Care and concern for workers find further expression in the obligation to allow those employed in agriculture to eat some of the produce on which they work (Devarim 23:25–26). Even animals working in the field may not be muzzled to prevent them from eating (Devarim 25:4). In fact, this latter mitzva serves as the archetypical prohibition whose violation is punishable by lashes.

 

Rav Hirsch (on verses 25–26) views the agricultural worker’s right to eat as related to the prohibition against lending on interest, found three verses earlier (and discussed in recent lessons):

 

These laws, like the prohibition of interest, stem from the fact that when God founded our national society, He reserved for Himself an unlimited right of disposition over all our property. On this right He founded our life as a people: a life built on the duty to show mercy and do justice. The Jewish landowner is obligated here to permit the workers who harvest the produce of his field to eat as much of the harvest as they like while they are engaged in reaping his crops. At the same time, however, the worker is obligated to keep strictly within the limits of this right, and to be careful not to abuse it.

 

The practical halakhot of this mitzva, inherent in the words of the Torah, offer a further message. Permission is granted to consume only items of food that grow from the ground, only once nature has ripened them and man comes with his basket and sickle to take what nature has completed. Once the food is detached, the workers’ right to it lasts only until it is ready for human use, i.e. until the obligation to tithe it takes effect. Rav Hirsch explains:

 

… the worker may eat attached and detached foods only once the produce has been ripened by nature and only while he is engaged in bringing it into a finished state and preparing it for human use.
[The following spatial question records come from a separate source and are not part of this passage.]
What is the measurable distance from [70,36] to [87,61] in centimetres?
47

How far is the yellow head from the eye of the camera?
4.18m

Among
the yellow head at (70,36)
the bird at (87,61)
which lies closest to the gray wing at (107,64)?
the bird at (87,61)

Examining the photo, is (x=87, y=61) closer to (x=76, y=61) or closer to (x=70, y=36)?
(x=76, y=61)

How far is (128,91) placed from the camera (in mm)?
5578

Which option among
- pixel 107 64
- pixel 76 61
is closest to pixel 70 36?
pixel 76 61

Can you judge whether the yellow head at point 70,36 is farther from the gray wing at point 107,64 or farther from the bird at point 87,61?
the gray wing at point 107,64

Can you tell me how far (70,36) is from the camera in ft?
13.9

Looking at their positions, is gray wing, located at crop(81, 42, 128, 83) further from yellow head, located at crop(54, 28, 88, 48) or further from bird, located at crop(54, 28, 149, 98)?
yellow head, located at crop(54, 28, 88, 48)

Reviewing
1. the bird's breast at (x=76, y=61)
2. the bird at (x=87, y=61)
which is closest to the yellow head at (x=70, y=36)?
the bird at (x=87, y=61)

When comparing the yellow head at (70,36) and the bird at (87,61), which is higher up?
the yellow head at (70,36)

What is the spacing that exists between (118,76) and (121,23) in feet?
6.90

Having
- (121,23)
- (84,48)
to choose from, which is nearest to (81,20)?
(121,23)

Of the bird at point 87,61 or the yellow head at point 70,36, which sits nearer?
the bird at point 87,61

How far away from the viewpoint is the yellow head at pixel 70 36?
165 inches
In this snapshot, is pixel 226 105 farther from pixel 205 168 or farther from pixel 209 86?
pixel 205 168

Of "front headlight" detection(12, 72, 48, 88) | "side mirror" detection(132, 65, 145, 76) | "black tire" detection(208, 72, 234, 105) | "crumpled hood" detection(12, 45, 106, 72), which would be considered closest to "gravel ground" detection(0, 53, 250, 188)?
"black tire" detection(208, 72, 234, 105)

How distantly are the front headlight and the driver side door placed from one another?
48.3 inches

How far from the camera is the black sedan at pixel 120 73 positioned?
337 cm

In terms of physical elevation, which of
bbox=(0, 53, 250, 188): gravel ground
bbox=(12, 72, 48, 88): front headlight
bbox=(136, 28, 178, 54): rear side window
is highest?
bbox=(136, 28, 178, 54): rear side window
Not before, and not after, but on the threshold of man’s mastery over nature – so apt to engender the selfish thought, “This is my own and mine alone” – does God’s Torah scatter the seeds of duty, which stems from justice and loving kindness, and affects both the landowner and the worker.

 

A similar message is evident in the seemingly unlimited prohibition against preventing an animal from eating produce on which it is working. The Torah not only seeks to stress to the landowner his lack of total control over his crops, but also to nurture care and concern both for employees and for animals. The landowner must respect that working with his food causes humans’ emotions, and even animals’ instincts, to make them wish to partake.[3]

 

Some note that these mitzvot also benefit the employer, who should want his workers to be connected to their work. The more a person is connected to his work, the more likely he will be to take an earnest interest in a successful crop. Allowing workers to partake of the food also teaches the employer that the workers’ contribution should not go unnoticed and, to a certain degree, makes them partners in what has grown.

 

The basic laws of the employer–employee relationship, from timely payment to the prohibition of muzzling animals and all in between, require not only action, but also the development of a holy character that these actions should inspire in man.

 

In concluding his aforementioned discussion, the Chafetz Chaim states that he is convinced that people are negligent in paying workers on time only because they are unaware of the mitzva’s importance and unsure of its parameters. Therefore, he writes, this mitzva deserves special study.

 

In next week’s lesson we will elaborate on the prohibitions of non-payment and delayed payment of wages, as well as uncover some of the holiness that the mitzvot of timely payment seek to engender.



[1] I.e. tell workers to return later to receive their wages (Rashi).

[2] This ruling is codified by Rema (Choshen Mishpat 333:3).

[3] With regard to restaurant workers and others who work amid food. Although the letter of the law seems to be restricted to work in the fields, the spirit of the law might extend beyond.